Kemudian Farah memijit nomor ponselnya sendiri pada ponsel waitress itu. tak lama terdengar bunyi lagu favorit Farah dari dalam tasnya, yang artinya ponsel Farah ada di sana, setelah ponsel Farah ditemukan di dalam tas nya, Farah mengembalikan ponsel waitress tadi.
“Terima kasih ya.” ucap Farah sopan
“Sama-sama mbak.” Jawab waitress itu tak kalah sopan dengan Farah. Dan kemudian ia membalikkan badannya setelah yakin Farah tidak memesan pesanan yang lainnya.
Baru saja dua langkah waitress itu melangkah dari meja Farah terdengar bunyi ponsel waitress itu dalam kantongnya. Dilihatnya dari nomor tak dikenal, kemudian diangkatnya telepon itu.

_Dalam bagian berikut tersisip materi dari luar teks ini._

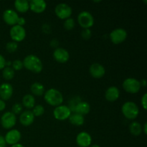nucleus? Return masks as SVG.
I'll return each instance as SVG.
<instances>
[{
  "instance_id": "obj_1",
  "label": "nucleus",
  "mask_w": 147,
  "mask_h": 147,
  "mask_svg": "<svg viewBox=\"0 0 147 147\" xmlns=\"http://www.w3.org/2000/svg\"><path fill=\"white\" fill-rule=\"evenodd\" d=\"M23 65L30 71L34 73H40L43 69L42 60L34 55H29L26 56L22 61Z\"/></svg>"
},
{
  "instance_id": "obj_2",
  "label": "nucleus",
  "mask_w": 147,
  "mask_h": 147,
  "mask_svg": "<svg viewBox=\"0 0 147 147\" xmlns=\"http://www.w3.org/2000/svg\"><path fill=\"white\" fill-rule=\"evenodd\" d=\"M44 98L49 105L55 107L62 105L63 102V94L55 88H50L45 92Z\"/></svg>"
},
{
  "instance_id": "obj_3",
  "label": "nucleus",
  "mask_w": 147,
  "mask_h": 147,
  "mask_svg": "<svg viewBox=\"0 0 147 147\" xmlns=\"http://www.w3.org/2000/svg\"><path fill=\"white\" fill-rule=\"evenodd\" d=\"M121 112L126 119L134 120L139 116V109L134 102L127 101L122 106Z\"/></svg>"
},
{
  "instance_id": "obj_4",
  "label": "nucleus",
  "mask_w": 147,
  "mask_h": 147,
  "mask_svg": "<svg viewBox=\"0 0 147 147\" xmlns=\"http://www.w3.org/2000/svg\"><path fill=\"white\" fill-rule=\"evenodd\" d=\"M122 86L123 89L129 93H137L142 87L140 81L134 78H128L125 79Z\"/></svg>"
},
{
  "instance_id": "obj_5",
  "label": "nucleus",
  "mask_w": 147,
  "mask_h": 147,
  "mask_svg": "<svg viewBox=\"0 0 147 147\" xmlns=\"http://www.w3.org/2000/svg\"><path fill=\"white\" fill-rule=\"evenodd\" d=\"M78 22L83 29H90L94 24V18L89 11H83L78 16Z\"/></svg>"
},
{
  "instance_id": "obj_6",
  "label": "nucleus",
  "mask_w": 147,
  "mask_h": 147,
  "mask_svg": "<svg viewBox=\"0 0 147 147\" xmlns=\"http://www.w3.org/2000/svg\"><path fill=\"white\" fill-rule=\"evenodd\" d=\"M55 12L58 18L61 20H66L70 18L73 13V10L70 6L65 3H60L57 4L55 9Z\"/></svg>"
},
{
  "instance_id": "obj_7",
  "label": "nucleus",
  "mask_w": 147,
  "mask_h": 147,
  "mask_svg": "<svg viewBox=\"0 0 147 147\" xmlns=\"http://www.w3.org/2000/svg\"><path fill=\"white\" fill-rule=\"evenodd\" d=\"M10 37L11 40L15 42H22L24 40L26 37V30L24 27L16 24L11 27L9 31Z\"/></svg>"
},
{
  "instance_id": "obj_8",
  "label": "nucleus",
  "mask_w": 147,
  "mask_h": 147,
  "mask_svg": "<svg viewBox=\"0 0 147 147\" xmlns=\"http://www.w3.org/2000/svg\"><path fill=\"white\" fill-rule=\"evenodd\" d=\"M72 111L70 107L65 105H60L57 106L53 111V116L58 121H65L70 117Z\"/></svg>"
},
{
  "instance_id": "obj_9",
  "label": "nucleus",
  "mask_w": 147,
  "mask_h": 147,
  "mask_svg": "<svg viewBox=\"0 0 147 147\" xmlns=\"http://www.w3.org/2000/svg\"><path fill=\"white\" fill-rule=\"evenodd\" d=\"M17 123V117L12 112H5L1 117V124L4 129H10Z\"/></svg>"
},
{
  "instance_id": "obj_10",
  "label": "nucleus",
  "mask_w": 147,
  "mask_h": 147,
  "mask_svg": "<svg viewBox=\"0 0 147 147\" xmlns=\"http://www.w3.org/2000/svg\"><path fill=\"white\" fill-rule=\"evenodd\" d=\"M110 40L114 44H120L127 37V32L123 28H116L110 33Z\"/></svg>"
},
{
  "instance_id": "obj_11",
  "label": "nucleus",
  "mask_w": 147,
  "mask_h": 147,
  "mask_svg": "<svg viewBox=\"0 0 147 147\" xmlns=\"http://www.w3.org/2000/svg\"><path fill=\"white\" fill-rule=\"evenodd\" d=\"M21 133L17 129H11L9 130L4 136V139L7 144H9L11 146L18 144L21 139Z\"/></svg>"
},
{
  "instance_id": "obj_12",
  "label": "nucleus",
  "mask_w": 147,
  "mask_h": 147,
  "mask_svg": "<svg viewBox=\"0 0 147 147\" xmlns=\"http://www.w3.org/2000/svg\"><path fill=\"white\" fill-rule=\"evenodd\" d=\"M53 55L55 60L60 63H65L70 58L68 51L63 47H57L53 52Z\"/></svg>"
},
{
  "instance_id": "obj_13",
  "label": "nucleus",
  "mask_w": 147,
  "mask_h": 147,
  "mask_svg": "<svg viewBox=\"0 0 147 147\" xmlns=\"http://www.w3.org/2000/svg\"><path fill=\"white\" fill-rule=\"evenodd\" d=\"M19 17H20L17 11L13 9H10L5 10L3 13V20L8 25H16Z\"/></svg>"
},
{
  "instance_id": "obj_14",
  "label": "nucleus",
  "mask_w": 147,
  "mask_h": 147,
  "mask_svg": "<svg viewBox=\"0 0 147 147\" xmlns=\"http://www.w3.org/2000/svg\"><path fill=\"white\" fill-rule=\"evenodd\" d=\"M92 137L86 131H81L76 136V144L80 147H88L91 145Z\"/></svg>"
},
{
  "instance_id": "obj_15",
  "label": "nucleus",
  "mask_w": 147,
  "mask_h": 147,
  "mask_svg": "<svg viewBox=\"0 0 147 147\" xmlns=\"http://www.w3.org/2000/svg\"><path fill=\"white\" fill-rule=\"evenodd\" d=\"M89 72L91 76L95 78H101L106 74V69L100 63H95L90 66Z\"/></svg>"
},
{
  "instance_id": "obj_16",
  "label": "nucleus",
  "mask_w": 147,
  "mask_h": 147,
  "mask_svg": "<svg viewBox=\"0 0 147 147\" xmlns=\"http://www.w3.org/2000/svg\"><path fill=\"white\" fill-rule=\"evenodd\" d=\"M13 95V87L8 83H4L0 86V98L3 100L11 98Z\"/></svg>"
},
{
  "instance_id": "obj_17",
  "label": "nucleus",
  "mask_w": 147,
  "mask_h": 147,
  "mask_svg": "<svg viewBox=\"0 0 147 147\" xmlns=\"http://www.w3.org/2000/svg\"><path fill=\"white\" fill-rule=\"evenodd\" d=\"M30 9L34 13H42L47 7V3L44 0H32L29 1Z\"/></svg>"
},
{
  "instance_id": "obj_18",
  "label": "nucleus",
  "mask_w": 147,
  "mask_h": 147,
  "mask_svg": "<svg viewBox=\"0 0 147 147\" xmlns=\"http://www.w3.org/2000/svg\"><path fill=\"white\" fill-rule=\"evenodd\" d=\"M71 111H74V113H79L81 115H86L90 112V106L89 103L86 101H79L73 108L70 109Z\"/></svg>"
},
{
  "instance_id": "obj_19",
  "label": "nucleus",
  "mask_w": 147,
  "mask_h": 147,
  "mask_svg": "<svg viewBox=\"0 0 147 147\" xmlns=\"http://www.w3.org/2000/svg\"><path fill=\"white\" fill-rule=\"evenodd\" d=\"M34 116L31 111H24L20 114V122L24 126H29L34 122Z\"/></svg>"
},
{
  "instance_id": "obj_20",
  "label": "nucleus",
  "mask_w": 147,
  "mask_h": 147,
  "mask_svg": "<svg viewBox=\"0 0 147 147\" xmlns=\"http://www.w3.org/2000/svg\"><path fill=\"white\" fill-rule=\"evenodd\" d=\"M120 96V90L116 86H111L105 92V98L110 102L117 100Z\"/></svg>"
},
{
  "instance_id": "obj_21",
  "label": "nucleus",
  "mask_w": 147,
  "mask_h": 147,
  "mask_svg": "<svg viewBox=\"0 0 147 147\" xmlns=\"http://www.w3.org/2000/svg\"><path fill=\"white\" fill-rule=\"evenodd\" d=\"M68 119L70 123L75 125V126H82L85 122L84 116L77 113H71V115H70Z\"/></svg>"
},
{
  "instance_id": "obj_22",
  "label": "nucleus",
  "mask_w": 147,
  "mask_h": 147,
  "mask_svg": "<svg viewBox=\"0 0 147 147\" xmlns=\"http://www.w3.org/2000/svg\"><path fill=\"white\" fill-rule=\"evenodd\" d=\"M14 7L17 11L21 13L27 12L30 9L29 1L27 0H16L14 1Z\"/></svg>"
},
{
  "instance_id": "obj_23",
  "label": "nucleus",
  "mask_w": 147,
  "mask_h": 147,
  "mask_svg": "<svg viewBox=\"0 0 147 147\" xmlns=\"http://www.w3.org/2000/svg\"><path fill=\"white\" fill-rule=\"evenodd\" d=\"M30 90L31 92L35 96H42L45 93V87L42 83H38V82H35V83H32L30 87Z\"/></svg>"
},
{
  "instance_id": "obj_24",
  "label": "nucleus",
  "mask_w": 147,
  "mask_h": 147,
  "mask_svg": "<svg viewBox=\"0 0 147 147\" xmlns=\"http://www.w3.org/2000/svg\"><path fill=\"white\" fill-rule=\"evenodd\" d=\"M22 105L27 109H32L35 105V98L31 94H27L23 97Z\"/></svg>"
},
{
  "instance_id": "obj_25",
  "label": "nucleus",
  "mask_w": 147,
  "mask_h": 147,
  "mask_svg": "<svg viewBox=\"0 0 147 147\" xmlns=\"http://www.w3.org/2000/svg\"><path fill=\"white\" fill-rule=\"evenodd\" d=\"M129 131L134 136H139L142 134V125L137 121L131 122L129 125Z\"/></svg>"
},
{
  "instance_id": "obj_26",
  "label": "nucleus",
  "mask_w": 147,
  "mask_h": 147,
  "mask_svg": "<svg viewBox=\"0 0 147 147\" xmlns=\"http://www.w3.org/2000/svg\"><path fill=\"white\" fill-rule=\"evenodd\" d=\"M14 70L11 67H5L3 69L2 76L5 80H11L14 77Z\"/></svg>"
},
{
  "instance_id": "obj_27",
  "label": "nucleus",
  "mask_w": 147,
  "mask_h": 147,
  "mask_svg": "<svg viewBox=\"0 0 147 147\" xmlns=\"http://www.w3.org/2000/svg\"><path fill=\"white\" fill-rule=\"evenodd\" d=\"M32 113L34 114V117L35 116H41L45 113V108L42 105L38 104L37 106H34L32 109Z\"/></svg>"
},
{
  "instance_id": "obj_28",
  "label": "nucleus",
  "mask_w": 147,
  "mask_h": 147,
  "mask_svg": "<svg viewBox=\"0 0 147 147\" xmlns=\"http://www.w3.org/2000/svg\"><path fill=\"white\" fill-rule=\"evenodd\" d=\"M17 48H18V45L17 42H15L14 41L9 42L6 45V49H7V52L9 53H13L14 52L17 51Z\"/></svg>"
},
{
  "instance_id": "obj_29",
  "label": "nucleus",
  "mask_w": 147,
  "mask_h": 147,
  "mask_svg": "<svg viewBox=\"0 0 147 147\" xmlns=\"http://www.w3.org/2000/svg\"><path fill=\"white\" fill-rule=\"evenodd\" d=\"M75 23L74 20L73 18H67L66 19L65 21L64 22V27L66 30H71L75 27Z\"/></svg>"
},
{
  "instance_id": "obj_30",
  "label": "nucleus",
  "mask_w": 147,
  "mask_h": 147,
  "mask_svg": "<svg viewBox=\"0 0 147 147\" xmlns=\"http://www.w3.org/2000/svg\"><path fill=\"white\" fill-rule=\"evenodd\" d=\"M22 109L23 107L22 104H20V103H14L12 106V108H11V112L16 116V115L20 114L21 112L22 111Z\"/></svg>"
},
{
  "instance_id": "obj_31",
  "label": "nucleus",
  "mask_w": 147,
  "mask_h": 147,
  "mask_svg": "<svg viewBox=\"0 0 147 147\" xmlns=\"http://www.w3.org/2000/svg\"><path fill=\"white\" fill-rule=\"evenodd\" d=\"M11 66H12V69L14 70H20L22 69V67H24L23 65L22 61L20 60H15L11 63Z\"/></svg>"
},
{
  "instance_id": "obj_32",
  "label": "nucleus",
  "mask_w": 147,
  "mask_h": 147,
  "mask_svg": "<svg viewBox=\"0 0 147 147\" xmlns=\"http://www.w3.org/2000/svg\"><path fill=\"white\" fill-rule=\"evenodd\" d=\"M91 30L90 29H83L82 30V32H81V36L84 40H89V39L91 37Z\"/></svg>"
},
{
  "instance_id": "obj_33",
  "label": "nucleus",
  "mask_w": 147,
  "mask_h": 147,
  "mask_svg": "<svg viewBox=\"0 0 147 147\" xmlns=\"http://www.w3.org/2000/svg\"><path fill=\"white\" fill-rule=\"evenodd\" d=\"M141 103H142V107L144 110H146L147 109V94L146 93H144L143 95L142 98V100H141Z\"/></svg>"
},
{
  "instance_id": "obj_34",
  "label": "nucleus",
  "mask_w": 147,
  "mask_h": 147,
  "mask_svg": "<svg viewBox=\"0 0 147 147\" xmlns=\"http://www.w3.org/2000/svg\"><path fill=\"white\" fill-rule=\"evenodd\" d=\"M6 67V60L4 56L0 55V70H2Z\"/></svg>"
},
{
  "instance_id": "obj_35",
  "label": "nucleus",
  "mask_w": 147,
  "mask_h": 147,
  "mask_svg": "<svg viewBox=\"0 0 147 147\" xmlns=\"http://www.w3.org/2000/svg\"><path fill=\"white\" fill-rule=\"evenodd\" d=\"M25 23H26V20L24 18V17H19L18 20H17V24L23 27V26L25 24Z\"/></svg>"
},
{
  "instance_id": "obj_36",
  "label": "nucleus",
  "mask_w": 147,
  "mask_h": 147,
  "mask_svg": "<svg viewBox=\"0 0 147 147\" xmlns=\"http://www.w3.org/2000/svg\"><path fill=\"white\" fill-rule=\"evenodd\" d=\"M6 146H7V143H6L4 137L0 135V147H6Z\"/></svg>"
},
{
  "instance_id": "obj_37",
  "label": "nucleus",
  "mask_w": 147,
  "mask_h": 147,
  "mask_svg": "<svg viewBox=\"0 0 147 147\" xmlns=\"http://www.w3.org/2000/svg\"><path fill=\"white\" fill-rule=\"evenodd\" d=\"M6 108V103L4 102V100L0 99V111H2L5 109Z\"/></svg>"
},
{
  "instance_id": "obj_38",
  "label": "nucleus",
  "mask_w": 147,
  "mask_h": 147,
  "mask_svg": "<svg viewBox=\"0 0 147 147\" xmlns=\"http://www.w3.org/2000/svg\"><path fill=\"white\" fill-rule=\"evenodd\" d=\"M50 45H51L52 47H57V45H58V41L57 40H53L50 42Z\"/></svg>"
},
{
  "instance_id": "obj_39",
  "label": "nucleus",
  "mask_w": 147,
  "mask_h": 147,
  "mask_svg": "<svg viewBox=\"0 0 147 147\" xmlns=\"http://www.w3.org/2000/svg\"><path fill=\"white\" fill-rule=\"evenodd\" d=\"M144 129H143V131H144V133L145 134H147V123L146 122V123H144Z\"/></svg>"
},
{
  "instance_id": "obj_40",
  "label": "nucleus",
  "mask_w": 147,
  "mask_h": 147,
  "mask_svg": "<svg viewBox=\"0 0 147 147\" xmlns=\"http://www.w3.org/2000/svg\"><path fill=\"white\" fill-rule=\"evenodd\" d=\"M140 83H141V85H142V86H143L144 87H146V80H145V79H143V80H142V82H140Z\"/></svg>"
},
{
  "instance_id": "obj_41",
  "label": "nucleus",
  "mask_w": 147,
  "mask_h": 147,
  "mask_svg": "<svg viewBox=\"0 0 147 147\" xmlns=\"http://www.w3.org/2000/svg\"><path fill=\"white\" fill-rule=\"evenodd\" d=\"M11 147H24V146H23L22 144H14L12 145Z\"/></svg>"
},
{
  "instance_id": "obj_42",
  "label": "nucleus",
  "mask_w": 147,
  "mask_h": 147,
  "mask_svg": "<svg viewBox=\"0 0 147 147\" xmlns=\"http://www.w3.org/2000/svg\"><path fill=\"white\" fill-rule=\"evenodd\" d=\"M11 65V61H8V62L6 61V65H7V67H10V65Z\"/></svg>"
},
{
  "instance_id": "obj_43",
  "label": "nucleus",
  "mask_w": 147,
  "mask_h": 147,
  "mask_svg": "<svg viewBox=\"0 0 147 147\" xmlns=\"http://www.w3.org/2000/svg\"><path fill=\"white\" fill-rule=\"evenodd\" d=\"M90 147H100V146H99L98 144H93L90 146Z\"/></svg>"
}]
</instances>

“Hallo?” terdengar suara perempuan dari telepon seberangnya.
“Hallo, ini siapa?” Jawab waitress itu dengan tegas. Namun sekejap ia terdiam seperti mengenali suara yang berada dalam telepon itu.
“Terima kasih untuk setiap mawar yang selalu kau antarkan langsung ke mejaku setiap hari Mr. Pradipta 
Sekejap waitress itu membalikkan badannya dan bertemu dengan tatapan mata Farah yang sedang tersenyum dan sama dengannya sedang memegang ponsel juga di telinganya.
“Bukankah benar kau adalah Mr. Pradipta sang pemilik cafe ini alias Haris sang waitress yang sangat sopan itu?” Farah masih berbicara kepada ponselnya meskipun kini mereka sudah saling bertatapan. Melihat orang yang berada di depannya ini terkaget dan tiba-tiba tersenyum Farah berpikir bahwa perkiraannya tidak meleset. Ya, sang pengagum rahasia itu adalah Mr. Heikal Pradipta sang pemilik cafe yang setiap hari  Farah singgahi, yang akhir-akhir ini selalu menyamar menjadi waitress yang bernama Haris.

*** end***

Cerita ini hanya karangan semata, jika ada kesamaan tokoh, nama dan tempat. mungkin itu hanya perasaan mas atau mbaknya saja.